━━━ Extract to read ━━━
(source-because I didn’t actually have any white sugar in my house to take a picture of!)
Sugar is not evil but I do believe it’s less than virtuous. I also believe that it is overeaten in a disturbingly high quantity.
Sugar is everywhere. Everywhere except my kitchen. I love dessert and make it regularly but instead of sugar my goods are sweetened with alternatives that also provide minerals and vitamins.
Stevia is made from an extremely sweet herb. You may be more familiar with the white powder version, which has been highly processed and concentrated. In it’s natural, green, minimally processed state stevia is full of phytochemicals. The green stuff is not as sweet as the refined, white powder, which makes it easier to work it (less likely to overdo).
- no effect on blood sugar
- calorie free
- green stevia is very minimally processed
- stevia’s super sweet taste can easily overpower, similar to artificial sweeteners
- doesn’t provide much nutritional benefit because you use such a small amount
Look for: green stevia powder and start small, it’s nearly impossible to counteract the taste of too much!
━━━ Dataset content ━━━
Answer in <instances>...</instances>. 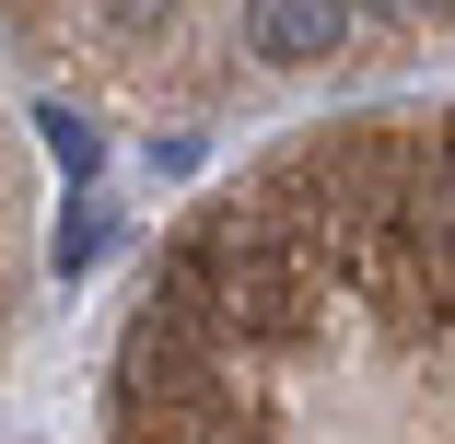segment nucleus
<instances>
[{"instance_id": "nucleus-1", "label": "nucleus", "mask_w": 455, "mask_h": 444, "mask_svg": "<svg viewBox=\"0 0 455 444\" xmlns=\"http://www.w3.org/2000/svg\"><path fill=\"white\" fill-rule=\"evenodd\" d=\"M222 304V327H245V339H281L292 316H304V281H292V246H268V234H245V222H211L199 246H188V281H175V304Z\"/></svg>"}, {"instance_id": "nucleus-2", "label": "nucleus", "mask_w": 455, "mask_h": 444, "mask_svg": "<svg viewBox=\"0 0 455 444\" xmlns=\"http://www.w3.org/2000/svg\"><path fill=\"white\" fill-rule=\"evenodd\" d=\"M245 47L281 59V70L339 59V0H245Z\"/></svg>"}, {"instance_id": "nucleus-3", "label": "nucleus", "mask_w": 455, "mask_h": 444, "mask_svg": "<svg viewBox=\"0 0 455 444\" xmlns=\"http://www.w3.org/2000/svg\"><path fill=\"white\" fill-rule=\"evenodd\" d=\"M129 444H245V432H234V421H222L211 398H164V409H152V421H140Z\"/></svg>"}, {"instance_id": "nucleus-4", "label": "nucleus", "mask_w": 455, "mask_h": 444, "mask_svg": "<svg viewBox=\"0 0 455 444\" xmlns=\"http://www.w3.org/2000/svg\"><path fill=\"white\" fill-rule=\"evenodd\" d=\"M47 152H59L70 175H94V129H82V117H59V106H47Z\"/></svg>"}, {"instance_id": "nucleus-5", "label": "nucleus", "mask_w": 455, "mask_h": 444, "mask_svg": "<svg viewBox=\"0 0 455 444\" xmlns=\"http://www.w3.org/2000/svg\"><path fill=\"white\" fill-rule=\"evenodd\" d=\"M106 12H117V24H164V12H175V0H106Z\"/></svg>"}]
</instances>
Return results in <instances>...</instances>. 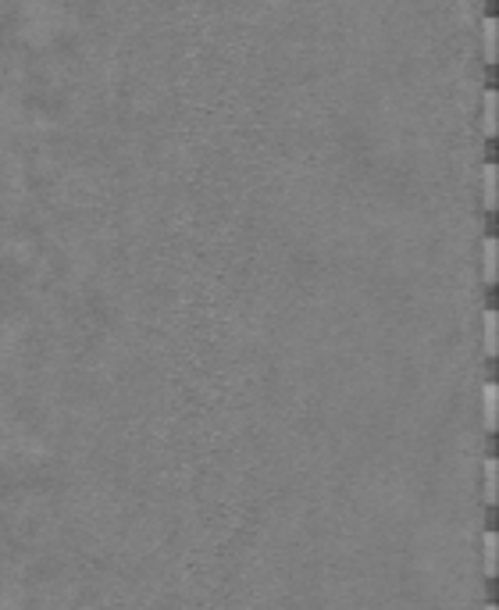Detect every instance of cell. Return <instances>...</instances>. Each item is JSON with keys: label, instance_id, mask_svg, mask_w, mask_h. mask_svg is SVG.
I'll use <instances>...</instances> for the list:
<instances>
[{"label": "cell", "instance_id": "cell-4", "mask_svg": "<svg viewBox=\"0 0 499 610\" xmlns=\"http://www.w3.org/2000/svg\"><path fill=\"white\" fill-rule=\"evenodd\" d=\"M482 50H485L489 65H496V18H485L482 22Z\"/></svg>", "mask_w": 499, "mask_h": 610}, {"label": "cell", "instance_id": "cell-6", "mask_svg": "<svg viewBox=\"0 0 499 610\" xmlns=\"http://www.w3.org/2000/svg\"><path fill=\"white\" fill-rule=\"evenodd\" d=\"M482 132L492 139L496 136V90L485 93V111H482Z\"/></svg>", "mask_w": 499, "mask_h": 610}, {"label": "cell", "instance_id": "cell-2", "mask_svg": "<svg viewBox=\"0 0 499 610\" xmlns=\"http://www.w3.org/2000/svg\"><path fill=\"white\" fill-rule=\"evenodd\" d=\"M482 204L485 211H496V164L482 168Z\"/></svg>", "mask_w": 499, "mask_h": 610}, {"label": "cell", "instance_id": "cell-7", "mask_svg": "<svg viewBox=\"0 0 499 610\" xmlns=\"http://www.w3.org/2000/svg\"><path fill=\"white\" fill-rule=\"evenodd\" d=\"M485 357H496V311H485Z\"/></svg>", "mask_w": 499, "mask_h": 610}, {"label": "cell", "instance_id": "cell-3", "mask_svg": "<svg viewBox=\"0 0 499 610\" xmlns=\"http://www.w3.org/2000/svg\"><path fill=\"white\" fill-rule=\"evenodd\" d=\"M482 279H485V286L496 282V239L492 236L482 243Z\"/></svg>", "mask_w": 499, "mask_h": 610}, {"label": "cell", "instance_id": "cell-5", "mask_svg": "<svg viewBox=\"0 0 499 610\" xmlns=\"http://www.w3.org/2000/svg\"><path fill=\"white\" fill-rule=\"evenodd\" d=\"M482 550H485V557H482V567H485V578H496V532H485V539H482Z\"/></svg>", "mask_w": 499, "mask_h": 610}, {"label": "cell", "instance_id": "cell-9", "mask_svg": "<svg viewBox=\"0 0 499 610\" xmlns=\"http://www.w3.org/2000/svg\"><path fill=\"white\" fill-rule=\"evenodd\" d=\"M485 610H496V603H489V607H485Z\"/></svg>", "mask_w": 499, "mask_h": 610}, {"label": "cell", "instance_id": "cell-8", "mask_svg": "<svg viewBox=\"0 0 499 610\" xmlns=\"http://www.w3.org/2000/svg\"><path fill=\"white\" fill-rule=\"evenodd\" d=\"M496 471H499L496 457H489L485 460V503H496Z\"/></svg>", "mask_w": 499, "mask_h": 610}, {"label": "cell", "instance_id": "cell-1", "mask_svg": "<svg viewBox=\"0 0 499 610\" xmlns=\"http://www.w3.org/2000/svg\"><path fill=\"white\" fill-rule=\"evenodd\" d=\"M496 407H499V389H496V382H485L482 386V425H485V432H496Z\"/></svg>", "mask_w": 499, "mask_h": 610}]
</instances>
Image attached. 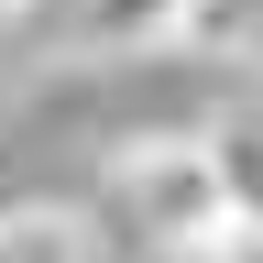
━━━
• Requirements
#1 Answer these from the piece on sugar and stevia:
(a) What does the author sweeten desserts with instead of sugar?
(b) Why is green stevia easier to work with than the white powder?
(c) What does the piece recommend looking for when buying stevia?
#2 Resume the piece on sugar and stevia after its last sentence.
The data plays no role in any of this.

• Final results
#1
(a) Alternatives that also provide minerals and vitamins.
(b) It is not as sweet as the refined white powder, so it is less likely to be overdone.
(c) Green stevia powder, used in small amounts at first.

#2
Uses: I like stevia best in baked goods or mixed into plain yogurt or unsweetened chocolate when I want it a little less tart/bitter. Note that I never use an exact measurement for stevia on the blog, this is because the sweetness of stevia varies greatly depending on the brand and processing.
Molasses is made from cane sugar but unlike refined sugar it retains many trace minerals and vitamins.
- great source of iron, manganese, copper, calcium, potassium, and magnesium
- rich and flavorful
- rich and flavorful 🙂 (not very versatile)
Look for: blackstrap and organic.
Uses: As a kid I got warm milk with molasses in my bottle before bed. My friend’s 2-year-old drinks this from her sippy cup first thing in the morning and calls it her “special milk”. My favorite way to use molasses these days is to drizzle a little over some plain yogurt and top with a few slices of banana and a sprinkle of cinnamon.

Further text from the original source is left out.